There's A LOT of real estate between "makes $50k a year" and "makes $600k a year". Doctors could stop over-scheduling, spend more time with patients, take phone calls, work on bedside manner and still make what any American would consider a lavish sum. Nobody is asking them to impoverish themselves, just maybe make a couple thou less a day.
If a doctor actually can control his own patient schedule- and let’s say he sees 3 patients per hour at 20min per patient and then has an hour at the end of the day to answer calls. And a lunch 30min. That’s 21 patients a day. Billed at primary care sick visit rates to insurance. Now he has to pay his receptionist and his two medical assistants. He has to pay his billing lady and his office manager (unless he manages his own office in which case give him an additional patient free hour per day to do administrative work , so, that’s down to 18 patients a day). Now he doesn’t double book patients either. So imagine 3 patients a day no show. You’re down to 15 a day. Now he also has to pay rent , and malpractice insurance. Can you guess how much he’d take home at the end of the day? I’ll clue you in. Not enough to stay in business.
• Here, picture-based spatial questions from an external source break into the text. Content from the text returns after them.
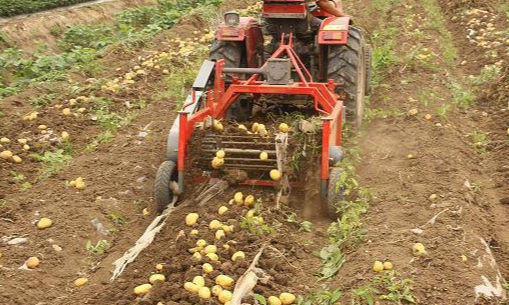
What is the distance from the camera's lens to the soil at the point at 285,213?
4.93m

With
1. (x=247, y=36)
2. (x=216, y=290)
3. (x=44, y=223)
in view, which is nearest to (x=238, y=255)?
(x=216, y=290)

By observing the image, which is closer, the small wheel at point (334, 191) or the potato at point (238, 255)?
the potato at point (238, 255)

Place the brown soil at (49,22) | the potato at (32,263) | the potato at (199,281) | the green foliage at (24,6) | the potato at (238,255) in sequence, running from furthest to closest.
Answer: the green foliage at (24,6), the brown soil at (49,22), the potato at (32,263), the potato at (238,255), the potato at (199,281)

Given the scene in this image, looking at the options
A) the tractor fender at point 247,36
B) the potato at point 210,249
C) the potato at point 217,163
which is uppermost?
the tractor fender at point 247,36

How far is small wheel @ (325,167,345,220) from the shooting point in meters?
5.97

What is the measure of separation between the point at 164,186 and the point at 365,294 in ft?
8.19

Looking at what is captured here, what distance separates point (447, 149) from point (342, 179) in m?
2.13

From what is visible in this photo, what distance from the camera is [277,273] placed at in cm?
503

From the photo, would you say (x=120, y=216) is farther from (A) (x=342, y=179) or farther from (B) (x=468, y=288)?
(B) (x=468, y=288)

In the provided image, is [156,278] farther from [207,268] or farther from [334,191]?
[334,191]

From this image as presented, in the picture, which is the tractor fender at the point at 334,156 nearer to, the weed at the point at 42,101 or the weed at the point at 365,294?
the weed at the point at 365,294

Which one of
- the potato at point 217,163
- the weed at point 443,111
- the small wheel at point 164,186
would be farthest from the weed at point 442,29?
the small wheel at point 164,186

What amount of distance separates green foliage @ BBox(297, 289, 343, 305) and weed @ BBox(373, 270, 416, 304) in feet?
0.99

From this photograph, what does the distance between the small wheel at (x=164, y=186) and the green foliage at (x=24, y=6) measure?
9.42 metres
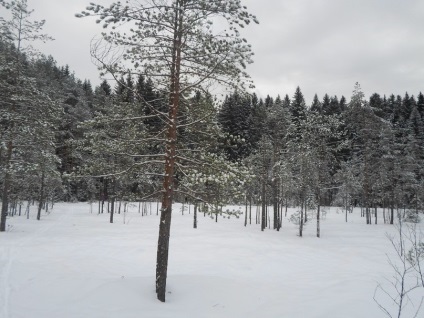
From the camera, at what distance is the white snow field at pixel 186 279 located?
859 centimetres

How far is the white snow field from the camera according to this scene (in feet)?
28.2

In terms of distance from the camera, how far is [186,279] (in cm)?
1130

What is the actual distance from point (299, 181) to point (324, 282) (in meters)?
14.7

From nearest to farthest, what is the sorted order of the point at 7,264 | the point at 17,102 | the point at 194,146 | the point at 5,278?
the point at 5,278
the point at 194,146
the point at 7,264
the point at 17,102

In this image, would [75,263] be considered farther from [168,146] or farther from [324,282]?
[324,282]

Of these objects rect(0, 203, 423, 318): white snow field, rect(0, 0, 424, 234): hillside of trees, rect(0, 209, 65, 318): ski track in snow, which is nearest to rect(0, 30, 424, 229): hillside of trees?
rect(0, 0, 424, 234): hillside of trees

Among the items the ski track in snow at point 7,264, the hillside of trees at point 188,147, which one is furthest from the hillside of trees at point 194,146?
the ski track in snow at point 7,264

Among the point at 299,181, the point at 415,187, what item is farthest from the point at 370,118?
the point at 299,181

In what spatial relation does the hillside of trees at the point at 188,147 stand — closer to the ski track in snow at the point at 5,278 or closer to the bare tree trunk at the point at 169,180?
the bare tree trunk at the point at 169,180

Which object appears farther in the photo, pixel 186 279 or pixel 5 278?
pixel 186 279

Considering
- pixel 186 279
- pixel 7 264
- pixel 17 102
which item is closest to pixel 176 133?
pixel 186 279

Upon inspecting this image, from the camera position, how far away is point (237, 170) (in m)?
8.52

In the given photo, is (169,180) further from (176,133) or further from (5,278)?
(5,278)

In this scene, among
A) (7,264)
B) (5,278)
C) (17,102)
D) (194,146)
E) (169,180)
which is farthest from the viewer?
(17,102)
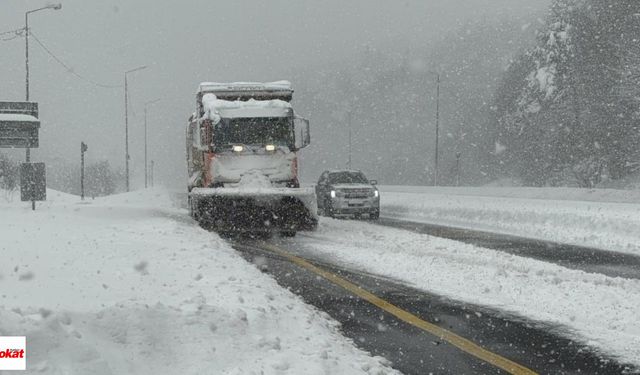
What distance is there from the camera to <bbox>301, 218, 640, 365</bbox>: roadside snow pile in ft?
22.7

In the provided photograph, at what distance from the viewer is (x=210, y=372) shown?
495cm

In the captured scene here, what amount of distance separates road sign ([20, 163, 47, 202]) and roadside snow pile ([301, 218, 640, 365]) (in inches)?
577

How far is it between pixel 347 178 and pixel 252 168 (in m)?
10.1

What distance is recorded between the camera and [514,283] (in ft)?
31.1

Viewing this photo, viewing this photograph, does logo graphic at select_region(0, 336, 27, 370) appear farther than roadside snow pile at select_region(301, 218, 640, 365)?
No

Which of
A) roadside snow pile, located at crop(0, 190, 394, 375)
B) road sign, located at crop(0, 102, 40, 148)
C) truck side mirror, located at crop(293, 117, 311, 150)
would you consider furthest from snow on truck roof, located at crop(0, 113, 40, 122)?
roadside snow pile, located at crop(0, 190, 394, 375)

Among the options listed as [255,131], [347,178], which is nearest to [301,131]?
[255,131]

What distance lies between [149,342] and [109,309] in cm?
62

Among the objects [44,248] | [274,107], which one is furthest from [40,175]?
[44,248]

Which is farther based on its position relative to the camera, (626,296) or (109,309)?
(626,296)

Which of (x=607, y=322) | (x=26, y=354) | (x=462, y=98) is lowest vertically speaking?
(x=607, y=322)

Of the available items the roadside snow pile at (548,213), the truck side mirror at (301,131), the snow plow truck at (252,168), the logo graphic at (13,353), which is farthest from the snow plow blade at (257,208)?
the logo graphic at (13,353)

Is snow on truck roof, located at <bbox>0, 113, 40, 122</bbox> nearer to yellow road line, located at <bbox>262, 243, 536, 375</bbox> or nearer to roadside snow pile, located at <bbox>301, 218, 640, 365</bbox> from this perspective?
roadside snow pile, located at <bbox>301, 218, 640, 365</bbox>

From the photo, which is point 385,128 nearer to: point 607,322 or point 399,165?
point 399,165
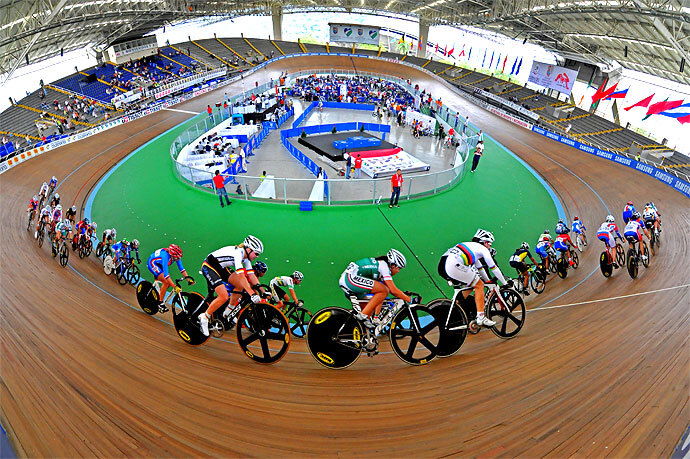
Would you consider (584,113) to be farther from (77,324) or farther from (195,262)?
(77,324)

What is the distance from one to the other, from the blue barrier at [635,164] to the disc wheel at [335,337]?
14.3 meters

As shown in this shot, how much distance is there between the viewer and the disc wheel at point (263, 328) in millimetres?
3939

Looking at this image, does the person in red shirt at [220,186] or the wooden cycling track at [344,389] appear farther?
the person in red shirt at [220,186]

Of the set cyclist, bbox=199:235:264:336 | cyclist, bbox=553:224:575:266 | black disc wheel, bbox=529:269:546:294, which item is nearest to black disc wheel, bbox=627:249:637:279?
cyclist, bbox=553:224:575:266

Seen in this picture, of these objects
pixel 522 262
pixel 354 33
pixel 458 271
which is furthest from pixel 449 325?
pixel 354 33

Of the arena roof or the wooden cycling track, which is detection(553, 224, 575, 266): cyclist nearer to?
the wooden cycling track

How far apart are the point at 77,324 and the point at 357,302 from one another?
4448mm

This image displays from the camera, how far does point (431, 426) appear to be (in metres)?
3.28

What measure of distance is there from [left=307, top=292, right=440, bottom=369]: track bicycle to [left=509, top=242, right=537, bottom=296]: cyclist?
288 centimetres

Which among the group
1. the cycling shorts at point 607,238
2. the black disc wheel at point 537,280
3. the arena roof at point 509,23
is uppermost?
the arena roof at point 509,23

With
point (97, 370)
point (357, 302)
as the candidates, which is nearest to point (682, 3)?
point (357, 302)

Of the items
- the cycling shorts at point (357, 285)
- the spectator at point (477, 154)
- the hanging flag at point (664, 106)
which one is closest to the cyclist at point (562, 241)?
the cycling shorts at point (357, 285)

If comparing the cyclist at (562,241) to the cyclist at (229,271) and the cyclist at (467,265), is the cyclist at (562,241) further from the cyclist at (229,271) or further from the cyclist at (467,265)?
the cyclist at (229,271)

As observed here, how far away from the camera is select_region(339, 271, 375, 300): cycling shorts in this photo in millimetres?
3697
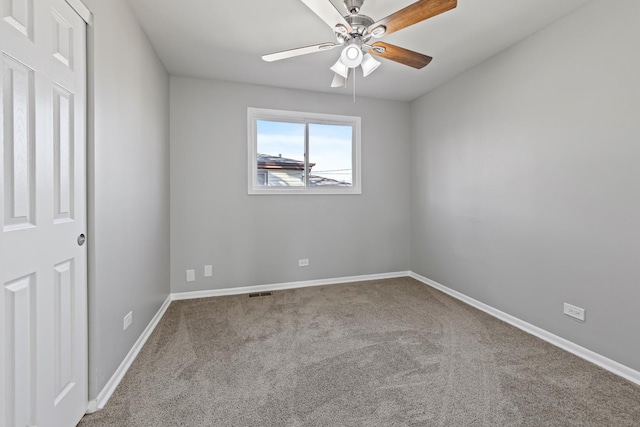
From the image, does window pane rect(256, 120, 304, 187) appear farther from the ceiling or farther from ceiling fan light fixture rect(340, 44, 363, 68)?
ceiling fan light fixture rect(340, 44, 363, 68)

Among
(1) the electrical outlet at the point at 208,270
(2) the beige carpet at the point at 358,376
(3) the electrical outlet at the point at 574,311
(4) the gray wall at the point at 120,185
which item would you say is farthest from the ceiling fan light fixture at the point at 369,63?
(1) the electrical outlet at the point at 208,270

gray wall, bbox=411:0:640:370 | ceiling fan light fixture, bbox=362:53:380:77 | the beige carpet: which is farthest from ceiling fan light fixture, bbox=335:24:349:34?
the beige carpet

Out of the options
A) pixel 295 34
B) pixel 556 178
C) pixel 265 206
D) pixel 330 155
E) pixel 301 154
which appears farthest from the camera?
pixel 330 155

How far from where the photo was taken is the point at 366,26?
1.84 metres

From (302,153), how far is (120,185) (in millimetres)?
2233

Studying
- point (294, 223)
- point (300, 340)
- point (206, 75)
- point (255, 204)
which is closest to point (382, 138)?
point (294, 223)

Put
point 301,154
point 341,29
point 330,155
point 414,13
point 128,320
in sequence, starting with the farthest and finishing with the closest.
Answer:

Anonymous wrote:Anonymous wrote:Anonymous wrote:They need to stop over scheduling and understand that everyone’s time is valuable, not just theirs. Stop telling me you’ll cancel my appointment if I’m 15 minutes late and then make me wait for 30 minutes minimum when I’m on time.
Sounds like your time is so valuable you have the resources to go out into the marketplace to pay for a higher level of service. You should probably do that.
I’m the meantime, sit down with a piece of paper and game out the cascading effect of a few people being “15 minutes.”
Of course you're right - it's only people who pay for a higher level of service who should expect to be seen at the time of their appointment. Punctuality isn't the baseline, it's a extra.
Give me a break.
The point the PP was making, what seems to have been lost on you, is that it is hypocritical to insist that patients be on time while simultaneously routinely being late yourself. And then shrugging your shoulders and saying, "Well, geez, it happens! What was I to do?"
Anonymous wrote:PS: I'm thinking that maybe doctor appointments -- unlike those with bankers or lawyers -- are much more likely to have unexpected things come up that need to be dealt with because of that acuity.
I mean, I'm sure bankers and lawyers deal with unexpected things, but probably not like you are describing. You know, things that can't be put off.